Patients with CD carry a risk for malignancy[30]. Sharma et al[31] showed that the risk of malignancy was 11% in patients with CD and 0.7% in patients with uncomplicated diverticulitis. Therefore, after the recovery of acute CD episode, routine endoscopic evaluation should be performed to confirm the diagnosis and evaluate additional pathologies if patient has not undergone a recent colonoscopy[19]. In our series, polyp and malignancy/suspected malignancy was detected in 23 (9.1%) and 10 (4%) patients, respectively.

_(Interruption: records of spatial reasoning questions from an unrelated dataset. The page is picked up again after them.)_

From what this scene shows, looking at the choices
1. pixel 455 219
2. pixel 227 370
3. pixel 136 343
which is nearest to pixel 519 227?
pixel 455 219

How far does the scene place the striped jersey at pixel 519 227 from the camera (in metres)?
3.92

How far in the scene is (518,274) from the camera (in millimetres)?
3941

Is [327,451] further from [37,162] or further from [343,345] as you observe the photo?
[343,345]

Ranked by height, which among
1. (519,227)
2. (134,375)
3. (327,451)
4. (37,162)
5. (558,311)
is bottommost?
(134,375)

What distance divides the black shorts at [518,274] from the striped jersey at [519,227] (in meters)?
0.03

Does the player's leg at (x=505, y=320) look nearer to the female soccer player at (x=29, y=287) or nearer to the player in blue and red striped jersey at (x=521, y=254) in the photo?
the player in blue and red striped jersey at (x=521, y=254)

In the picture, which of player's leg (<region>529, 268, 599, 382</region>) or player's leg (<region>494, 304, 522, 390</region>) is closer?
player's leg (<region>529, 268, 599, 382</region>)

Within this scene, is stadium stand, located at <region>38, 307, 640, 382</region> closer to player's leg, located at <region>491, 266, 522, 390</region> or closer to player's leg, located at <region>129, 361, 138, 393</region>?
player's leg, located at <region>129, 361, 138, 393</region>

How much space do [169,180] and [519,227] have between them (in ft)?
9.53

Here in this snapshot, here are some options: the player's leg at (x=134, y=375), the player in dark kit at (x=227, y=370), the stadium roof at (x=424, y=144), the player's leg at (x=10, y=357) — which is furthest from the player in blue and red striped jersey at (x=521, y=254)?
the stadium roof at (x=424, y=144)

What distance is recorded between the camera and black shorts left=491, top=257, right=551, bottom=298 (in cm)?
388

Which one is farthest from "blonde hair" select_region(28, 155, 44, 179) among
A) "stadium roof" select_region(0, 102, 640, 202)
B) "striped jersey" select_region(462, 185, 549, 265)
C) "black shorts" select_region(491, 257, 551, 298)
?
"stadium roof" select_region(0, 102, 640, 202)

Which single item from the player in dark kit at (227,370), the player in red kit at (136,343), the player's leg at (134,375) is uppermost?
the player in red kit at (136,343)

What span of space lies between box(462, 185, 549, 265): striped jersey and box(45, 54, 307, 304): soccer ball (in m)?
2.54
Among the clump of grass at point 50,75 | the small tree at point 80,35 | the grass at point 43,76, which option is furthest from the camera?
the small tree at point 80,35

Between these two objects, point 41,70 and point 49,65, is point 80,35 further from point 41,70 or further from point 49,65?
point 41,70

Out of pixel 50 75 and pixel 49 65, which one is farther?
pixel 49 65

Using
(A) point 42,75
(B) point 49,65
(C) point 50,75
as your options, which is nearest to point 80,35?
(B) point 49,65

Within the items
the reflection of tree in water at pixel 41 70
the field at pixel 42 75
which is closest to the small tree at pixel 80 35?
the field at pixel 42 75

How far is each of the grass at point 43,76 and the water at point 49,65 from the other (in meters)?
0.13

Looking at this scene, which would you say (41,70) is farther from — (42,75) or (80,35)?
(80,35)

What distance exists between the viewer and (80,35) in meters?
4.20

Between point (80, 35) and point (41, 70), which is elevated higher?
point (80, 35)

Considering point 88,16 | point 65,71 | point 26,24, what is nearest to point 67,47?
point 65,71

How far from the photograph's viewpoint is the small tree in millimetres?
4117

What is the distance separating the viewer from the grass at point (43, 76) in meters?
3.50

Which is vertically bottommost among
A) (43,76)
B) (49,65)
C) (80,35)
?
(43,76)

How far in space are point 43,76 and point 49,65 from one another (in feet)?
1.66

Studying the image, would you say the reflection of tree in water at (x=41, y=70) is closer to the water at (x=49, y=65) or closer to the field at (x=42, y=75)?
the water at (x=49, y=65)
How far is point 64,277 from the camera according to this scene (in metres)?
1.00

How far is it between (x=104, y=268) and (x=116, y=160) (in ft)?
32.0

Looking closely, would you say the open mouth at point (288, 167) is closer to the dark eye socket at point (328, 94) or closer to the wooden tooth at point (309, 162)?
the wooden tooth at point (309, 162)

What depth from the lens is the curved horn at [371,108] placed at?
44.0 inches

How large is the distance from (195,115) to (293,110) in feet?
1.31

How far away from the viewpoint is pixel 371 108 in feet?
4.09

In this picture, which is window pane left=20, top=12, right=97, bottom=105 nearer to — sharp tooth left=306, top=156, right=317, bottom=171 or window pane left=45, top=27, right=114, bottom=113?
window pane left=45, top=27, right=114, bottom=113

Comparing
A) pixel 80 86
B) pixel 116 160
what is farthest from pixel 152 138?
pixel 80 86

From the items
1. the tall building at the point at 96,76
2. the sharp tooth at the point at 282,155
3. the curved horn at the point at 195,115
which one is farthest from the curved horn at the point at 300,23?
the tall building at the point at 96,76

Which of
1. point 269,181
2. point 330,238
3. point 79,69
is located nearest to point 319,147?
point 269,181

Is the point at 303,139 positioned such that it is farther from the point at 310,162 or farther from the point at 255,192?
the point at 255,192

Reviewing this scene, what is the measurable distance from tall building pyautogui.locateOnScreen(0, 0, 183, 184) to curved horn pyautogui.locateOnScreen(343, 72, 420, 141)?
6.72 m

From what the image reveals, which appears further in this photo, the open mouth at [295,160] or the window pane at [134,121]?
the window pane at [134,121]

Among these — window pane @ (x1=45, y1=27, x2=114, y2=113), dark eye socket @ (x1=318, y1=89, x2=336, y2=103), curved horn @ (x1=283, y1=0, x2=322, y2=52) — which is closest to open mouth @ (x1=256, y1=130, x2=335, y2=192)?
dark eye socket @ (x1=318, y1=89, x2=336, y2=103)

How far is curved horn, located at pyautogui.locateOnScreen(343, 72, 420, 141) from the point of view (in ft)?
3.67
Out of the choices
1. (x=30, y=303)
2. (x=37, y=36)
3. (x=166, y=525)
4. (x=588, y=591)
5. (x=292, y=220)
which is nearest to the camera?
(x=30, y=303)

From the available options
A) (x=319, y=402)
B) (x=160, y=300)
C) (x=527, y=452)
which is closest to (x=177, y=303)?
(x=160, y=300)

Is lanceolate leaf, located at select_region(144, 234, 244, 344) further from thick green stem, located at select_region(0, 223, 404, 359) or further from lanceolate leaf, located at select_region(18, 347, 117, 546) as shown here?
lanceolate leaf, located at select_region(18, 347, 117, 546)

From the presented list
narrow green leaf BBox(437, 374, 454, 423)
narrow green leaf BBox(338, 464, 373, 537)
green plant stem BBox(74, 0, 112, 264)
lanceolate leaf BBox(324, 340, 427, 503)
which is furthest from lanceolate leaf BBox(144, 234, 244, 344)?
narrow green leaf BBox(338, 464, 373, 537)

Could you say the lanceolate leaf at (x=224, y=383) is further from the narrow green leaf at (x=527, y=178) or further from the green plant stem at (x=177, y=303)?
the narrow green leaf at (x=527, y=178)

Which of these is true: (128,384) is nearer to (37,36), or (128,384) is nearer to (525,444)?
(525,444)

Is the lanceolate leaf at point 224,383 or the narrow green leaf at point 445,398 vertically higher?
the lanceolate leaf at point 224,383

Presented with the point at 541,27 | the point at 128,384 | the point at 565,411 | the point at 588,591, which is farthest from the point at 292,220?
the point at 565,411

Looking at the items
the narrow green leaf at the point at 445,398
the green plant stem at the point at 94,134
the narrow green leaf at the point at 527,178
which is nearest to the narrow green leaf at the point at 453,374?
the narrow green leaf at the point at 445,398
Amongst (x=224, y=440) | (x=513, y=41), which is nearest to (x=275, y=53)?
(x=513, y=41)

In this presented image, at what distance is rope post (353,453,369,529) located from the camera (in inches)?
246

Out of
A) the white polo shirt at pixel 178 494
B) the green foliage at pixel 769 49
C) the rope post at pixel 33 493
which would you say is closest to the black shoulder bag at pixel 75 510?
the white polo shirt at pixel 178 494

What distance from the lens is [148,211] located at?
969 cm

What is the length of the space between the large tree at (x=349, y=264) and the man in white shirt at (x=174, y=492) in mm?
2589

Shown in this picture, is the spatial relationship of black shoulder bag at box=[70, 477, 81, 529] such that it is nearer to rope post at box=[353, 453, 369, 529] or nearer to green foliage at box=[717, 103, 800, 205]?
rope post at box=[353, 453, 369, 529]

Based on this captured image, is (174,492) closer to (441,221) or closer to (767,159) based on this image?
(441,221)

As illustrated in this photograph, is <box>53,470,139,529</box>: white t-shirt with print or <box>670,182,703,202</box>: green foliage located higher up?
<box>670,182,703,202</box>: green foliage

Its retrospective design and the fact that reflecting the outcomes of a single-centre were the main limitations of this study. Data regarding the smoking and/or alcohol consumption is not available. In addition, due to the small sample size of the RCD patients undergoing surgery, an adequate statistical comparison could not be obtained. However, this is the first study from Europe comparing the right and left-sided CD and the second largest (the number of patients) in English-language literature. Additionally, comprising patients from Türkiye who can be genetically defined as Eurasian and from a centre which has patients from both rural and urban areas makes this study unique.
In conclusion, although conservative treatment is adequate in most RCD, there is still no standard treatment management in LCD, since the severity and course of the disease differs among individuals. This situation also affects the need for elective surgery. While elective surgery is required less often in RCD due to lower rates of recurrence, complications and accompanying malignancy; LCD is more prone to elective surgery due to severe clinical symptoms, and high rates of recurrence and readmission. Thus, stoma requirement is also reduced, and better postoperative results are obtained with less invasive methods (laparoscopic or robotic).
Izmir Katip Celebi University Faculty of Medicine, Izmir Ataturk Training and Research Hospital, kindly supported this work.